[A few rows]
-- START --
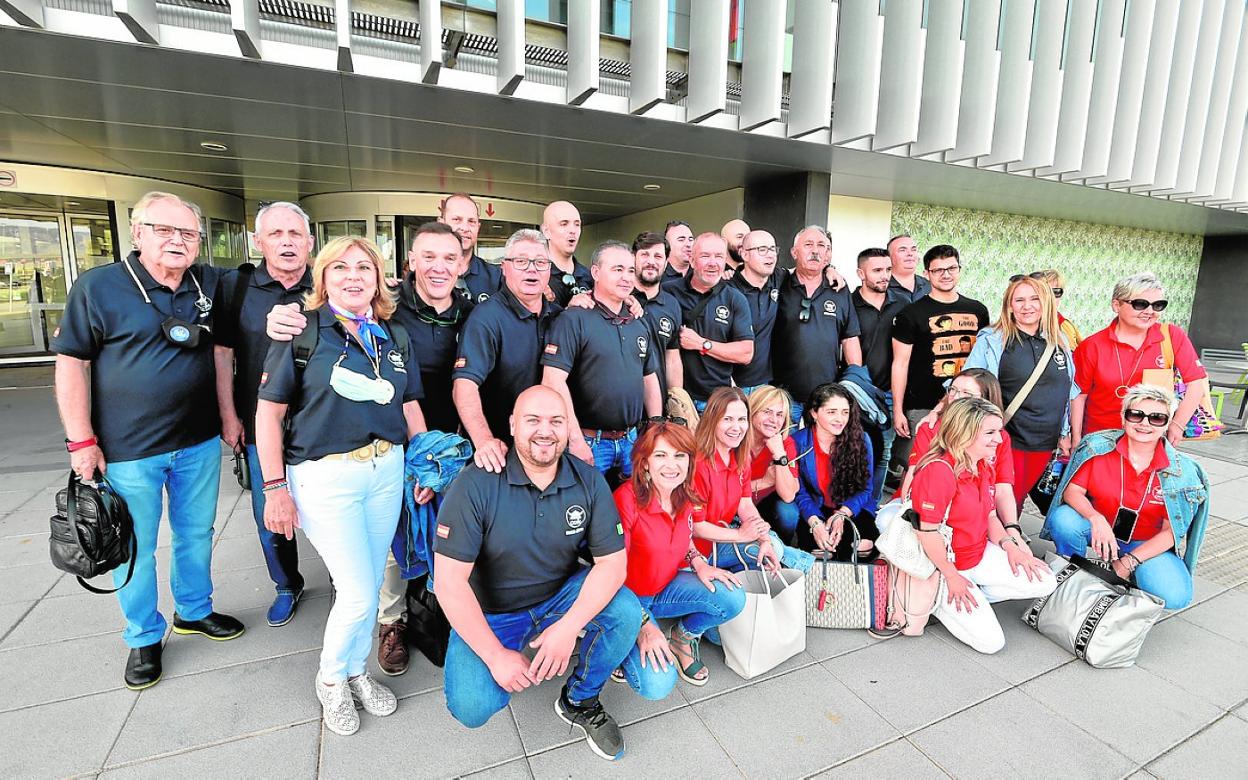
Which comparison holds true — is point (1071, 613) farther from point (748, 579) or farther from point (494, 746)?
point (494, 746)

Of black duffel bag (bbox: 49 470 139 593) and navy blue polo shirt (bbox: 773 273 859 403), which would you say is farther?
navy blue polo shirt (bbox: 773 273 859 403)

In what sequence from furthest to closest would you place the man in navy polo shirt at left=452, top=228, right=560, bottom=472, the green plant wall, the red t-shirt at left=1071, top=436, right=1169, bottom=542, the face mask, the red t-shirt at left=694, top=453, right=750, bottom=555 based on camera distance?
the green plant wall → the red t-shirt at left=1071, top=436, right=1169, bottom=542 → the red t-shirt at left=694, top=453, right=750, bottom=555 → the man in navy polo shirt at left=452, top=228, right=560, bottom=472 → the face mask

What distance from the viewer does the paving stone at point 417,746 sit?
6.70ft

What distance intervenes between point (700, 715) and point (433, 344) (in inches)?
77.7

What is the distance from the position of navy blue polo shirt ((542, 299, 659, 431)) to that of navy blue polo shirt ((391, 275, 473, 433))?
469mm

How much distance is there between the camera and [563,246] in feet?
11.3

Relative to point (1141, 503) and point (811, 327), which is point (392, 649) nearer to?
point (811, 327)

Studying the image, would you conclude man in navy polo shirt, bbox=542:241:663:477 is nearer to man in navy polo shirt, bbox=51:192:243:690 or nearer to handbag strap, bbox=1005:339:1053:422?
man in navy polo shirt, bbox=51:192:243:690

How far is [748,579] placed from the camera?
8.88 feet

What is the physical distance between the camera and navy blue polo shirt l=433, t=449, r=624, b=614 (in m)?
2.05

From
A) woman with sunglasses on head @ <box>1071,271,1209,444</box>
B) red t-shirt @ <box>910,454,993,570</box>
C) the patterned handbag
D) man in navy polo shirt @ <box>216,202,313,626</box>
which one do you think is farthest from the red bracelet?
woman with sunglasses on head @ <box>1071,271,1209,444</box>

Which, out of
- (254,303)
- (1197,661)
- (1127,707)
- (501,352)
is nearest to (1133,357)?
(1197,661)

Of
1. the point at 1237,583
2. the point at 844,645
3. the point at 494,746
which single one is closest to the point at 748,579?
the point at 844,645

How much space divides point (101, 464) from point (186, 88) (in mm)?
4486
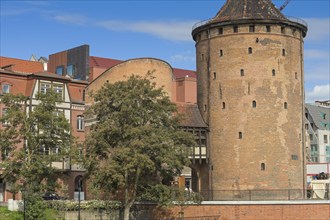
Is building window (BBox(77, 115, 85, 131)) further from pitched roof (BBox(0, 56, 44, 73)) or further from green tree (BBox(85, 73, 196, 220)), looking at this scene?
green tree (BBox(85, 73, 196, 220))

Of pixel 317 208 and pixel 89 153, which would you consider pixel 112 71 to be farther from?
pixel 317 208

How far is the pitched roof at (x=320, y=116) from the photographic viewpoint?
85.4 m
-- END --
-- START --
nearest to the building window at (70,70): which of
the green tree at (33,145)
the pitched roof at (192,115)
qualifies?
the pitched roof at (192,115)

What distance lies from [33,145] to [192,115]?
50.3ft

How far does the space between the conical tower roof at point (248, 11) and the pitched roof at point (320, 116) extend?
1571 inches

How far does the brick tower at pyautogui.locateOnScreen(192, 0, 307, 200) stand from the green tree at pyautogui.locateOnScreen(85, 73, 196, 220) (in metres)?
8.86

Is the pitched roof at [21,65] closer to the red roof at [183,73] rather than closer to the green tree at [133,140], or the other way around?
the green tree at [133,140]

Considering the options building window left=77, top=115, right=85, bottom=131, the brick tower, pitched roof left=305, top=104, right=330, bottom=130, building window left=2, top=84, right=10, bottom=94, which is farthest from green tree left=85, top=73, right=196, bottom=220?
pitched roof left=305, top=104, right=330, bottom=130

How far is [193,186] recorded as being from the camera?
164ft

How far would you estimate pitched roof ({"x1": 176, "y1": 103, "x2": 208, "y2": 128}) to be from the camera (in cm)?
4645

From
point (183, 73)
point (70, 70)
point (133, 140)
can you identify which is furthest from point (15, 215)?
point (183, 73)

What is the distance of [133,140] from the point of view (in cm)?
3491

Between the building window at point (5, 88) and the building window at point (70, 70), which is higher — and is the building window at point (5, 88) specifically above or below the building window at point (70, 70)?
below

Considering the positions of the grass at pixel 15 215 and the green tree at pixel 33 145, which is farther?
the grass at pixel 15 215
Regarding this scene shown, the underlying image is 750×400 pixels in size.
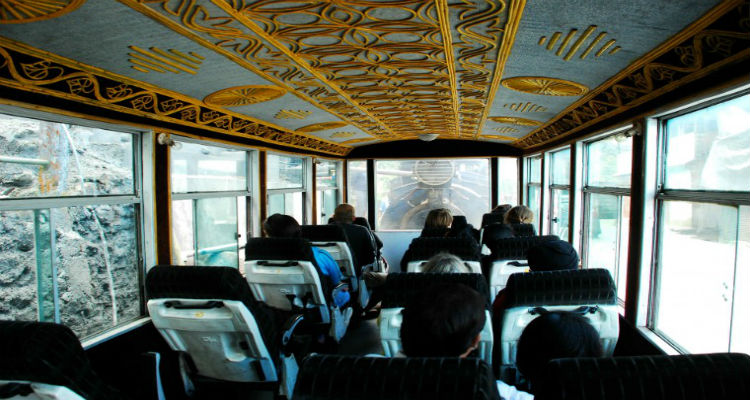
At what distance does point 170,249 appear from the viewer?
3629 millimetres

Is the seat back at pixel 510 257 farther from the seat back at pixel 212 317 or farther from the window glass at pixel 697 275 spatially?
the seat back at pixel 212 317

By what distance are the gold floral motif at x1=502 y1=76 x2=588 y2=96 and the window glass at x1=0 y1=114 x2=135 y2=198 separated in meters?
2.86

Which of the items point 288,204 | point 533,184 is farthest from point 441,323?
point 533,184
-- END --
* _Goal of the exercise_
Reproduce the lines from the one holding "Considering the positions" through the one holding "3629 millimetres", inclusive, renaming "green tree" to "oak tree" and keeping everything else the same. Omit the pictures from your answer.

* _Right answer_
Considering the positions of the grass at pixel 15 215 and the oak tree at pixel 33 145, which is farther?
the grass at pixel 15 215
Regarding this scene shown, the underlying image is 750×400 pixels in size.
At what distance does point 170,249 appear from the viewer?
3629 millimetres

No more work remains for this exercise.